┌─ READING PASSAGE

Egypt’s Morsi defiant in first public appearance since July ouster


McClatchy Foreign Staff

Ousted Egyptian President Mohammed Morsi on Monday made his first public appearance since he was forced from office four months ago, loudly proclaiming at a court hearing that he remains the country’s duly elected leader and rejecting the criminal charges lodged against him as an effort to cover up a military coup.

“It is sad that the great Egyptian judiciary serves as a cover for the military coup,” Morsi said as he entered the courtroom, where he was greeted with applause by the 14 other defendants. All face charges of inciting violence that stem from the deaths of 10 people during clashes between pro- and anti-Morsi demonstrators outside the presidential palace last December.

Morsi and the other defendants chanted “down, down, with military rule” and repeatedly disrupted the hearing, leading the judge, Ahmed Sabry Youssef, to adjourn it until Jan. 8.

The hearing, which wasn’t televised live, was at Cairo’s Police Academy, the same place where Morsi’s predecessor, Hosni Mubarak, was tried. A crowd of pro-Morsi demonstrators gathered outside the location, at one point besieging a van carrying a journalist. Police firing tear gas eventually dispersed the demonstrators.

Morsi, whom Egyptians had last seen during a televised speech hours before his military bodyguards took him into custody July 3, appeared healthy. He wore an open-neck light blue shirt and a dark suit.

How he was dressed had been a point of contention that delayed the hearing. The judge had ordered that the former president wear a prison uniform for the hearing. But Morsi, consistent with his insistence that he remains Egypt’s elected president, refused.

He maintained that attitude in the courtroom, as well. When the judge called his name to answer to the charges against him, Morsi loudly declared his defiance.

“I am Dr. Mohammed Morsi, the president of the republic,” he said. “The coup is a crime and treasonous. I am here by force, and I reject this trial because it is operating under an invalid constitution.”

When the judge asked Morsi whether he agreed to be represented by a lawyer who was present in the courtroom, Morsi responded. “With all due respect, this is not a court,” he said.

He continued, “This is a military coup. I am the president of the state. I am held against my will. A coup is treasonous and a crime. I am the president.”

After Morsi spoke, a fight erupted between his supporters and opponents among lawyers and journalists in the courtroom. The judge then suspended the session because of the outbursts.

The raucous nature of the hearing was hardly a surprise. Although millions of Egyptians poured into the streets last summer demanding his ouster, Morsi’s supporters have insisted since his removal from office that he remains the legitimate leader. In the months since he was detained, as many as 1,300 people – most of them members of Morsi’s Muslim Brotherhood or supporters – have been killed in violent clashes with security forces and backers of the military’s assumption of power.

The crackdown on the Brotherhood and the criminal charges against Morsi and his 14 co-defendants, all senior Brotherhood leaders, have alarmed human rights advocates, who’ve said that Morsi’s appearance before a court is a crucial step toward reassuring his supporters that he’s well.

└─

- COMPLETE THE FOLLOWING
A. Could you rewrite the paragraph in the news report above that begins "The hearing, which wasn’t televised live" as a short bulleted list that keeps its main facts?
B. Does the news report above support each of these statements: (i) the judge adjourned the hearing until Jan. 8; (ii) Morsi wore a prison uniform at the hearing; (iii) the hearing was televised live? Answer yes or no for each, and quote the deciding words.
C. Which people does the news report above mention by name? List all of them.

┌─ DATA SECTION

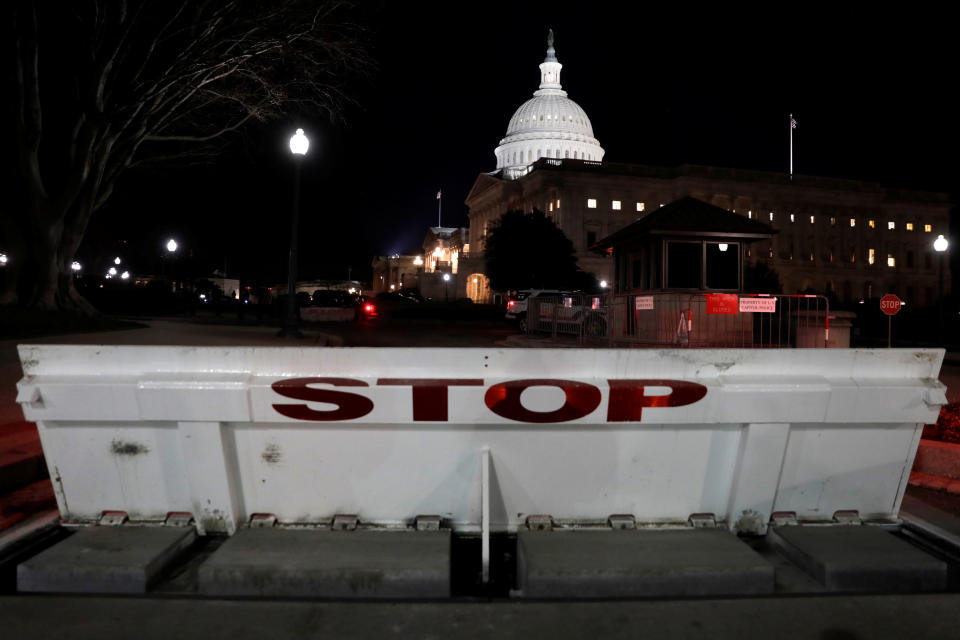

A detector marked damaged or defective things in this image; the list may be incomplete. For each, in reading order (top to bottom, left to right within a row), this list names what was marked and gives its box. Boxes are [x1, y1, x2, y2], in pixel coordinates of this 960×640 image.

rust stain on barrier [110, 440, 150, 456]
rust stain on barrier [260, 442, 280, 462]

└─

- EXERCISE ANSWERS
A.
- The hearing was not shown live on television.
- It took place at Cairo's Police Academy, where Hosni Mubarak was also tried.
- Pro-Morsi demonstrators gathered outside and at one point surrounded a van carrying a journalist.
- Police fired tear gas and finally dispersed the crowd.

B.
(i) Yes: "leading the judge, Ahmed Sabry Youssef, to adjourn it until Jan. 8."
(ii) No: "But Morsi, consistent with his insistence that he remains Egypt’s elected president, refused."
(iii) No: "The hearing, which wasn’t televised live"

C.
- Mohammed Morsi
- Ahmed Sabry Youssef
- Hosni Mubarak